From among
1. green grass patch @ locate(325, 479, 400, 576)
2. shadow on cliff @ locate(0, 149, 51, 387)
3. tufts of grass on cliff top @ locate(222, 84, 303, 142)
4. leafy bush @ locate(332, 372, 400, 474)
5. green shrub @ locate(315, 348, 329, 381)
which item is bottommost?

• **Given exercise**
Please go through the records, pick out each line that contains the string "locate", and copy those lines.

• **Expected output**
1. green grass patch @ locate(325, 479, 400, 576)
2. shadow on cliff @ locate(0, 149, 51, 387)
3. tufts of grass on cliff top @ locate(222, 84, 303, 142)
4. leafy bush @ locate(332, 372, 400, 474)
5. green shrub @ locate(315, 348, 329, 381)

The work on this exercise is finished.